What the 2023 World Cup final says about elite world cup matches
Looking back from mid-2026, the 2023 world cup final holds up as a case study in how the best world cup matches are won. Spain did not dominate the final in every statistical category — England had their moments, and Mary Earps's penalty save was the individual moment that most people remember. But Spain's control of the game's structure, their ability to defend a lead under sustained pressure, and the quality of Carmona's winning goal combined to make the result feel earned rather than fortunate.
The match also demonstrated the difference between a team with tournament experience baked in at every age group and a team still building that institutional memory. Spain's pipeline — from U-17 to U-20 to senior — had created players who knew how to manage big occasions. England, despite their quality and despite Wiegman's coaching excellence, were in their first Women's World Cup final. That experience gap was visible in how each team managed the emotional pressure of the night.
For anyone following the 2026 men's World Cup or thinking about what separates elite tournament teams from very good ones, the 2023 final offers a clear illustration. Championship teams do not just need great players; they need a collective identity that holds its shape when the stakes are highest. Spain in Sydney had that. The 2023 world cup final remains the clearest recent evidence of it.
Frequently asked questions: 2023 World Cup final
Who won the 2023 World Cup final?
Spain won the 2023 FIFA Women's World Cup final, defeating England 1-0 at Stadium Australia in Sydney on 20 August 2023. Olga Carmona scored the winning goal in the 29th minute. It was Spain's first FIFA Women's World Cup title.
Where was the 2023 Women's World Cup final played?
The 2023 FIFA Women's World Cup final was played at Stadium Australia (also known as Accor Stadium) in Sydney, Australia. The attendance was 75,784 — one of the largest crowds ever for a women's football match at the time.
Who scored in the 2023 World Cup final?
Olga Carmona scored the only goal of the 2023 Women's World Cup final, heading the ball into the net in the 29th minute. England goalkeeper Mary Earps saved a penalty from Jenni Hermoso earlier in the first half, preventing Spain from extending their lead.
How many world cup matches were played at the 2023 Women's World Cup?
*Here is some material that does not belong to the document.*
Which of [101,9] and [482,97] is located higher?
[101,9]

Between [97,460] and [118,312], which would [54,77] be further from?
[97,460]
The 2023 FIFA Women's World Cup featured 64 world cup matches across Australia and New Zealand — the first edition of the tournament to use a 32-team format. Previous editions had featured 24 teams. The expanded format added a Round of 32 and increased the total number of teams by eight.
How did Spain reach the 2023 World Cup final?
Spain reached the 2023 Women's World Cup final via the Round of 16 (beat Switzerland), quarterfinals (beat Netherlands 2-1), and semifinals (beat Sweden 2-1). Spain had lost 4-0 to Japan in the group stage but recovered to win every knockout match.
How did England reach the 2023 World Cup final?
England reached the final by beating Nigeria on penalties in the Round of 16, Colombia 2-1 in the quarterfinals, and co-host Australia 3-1 in the semifinals. The win over Australia, at Stadium Australia in front of a sold-out home crowd, was one of the most notable results of the tournament.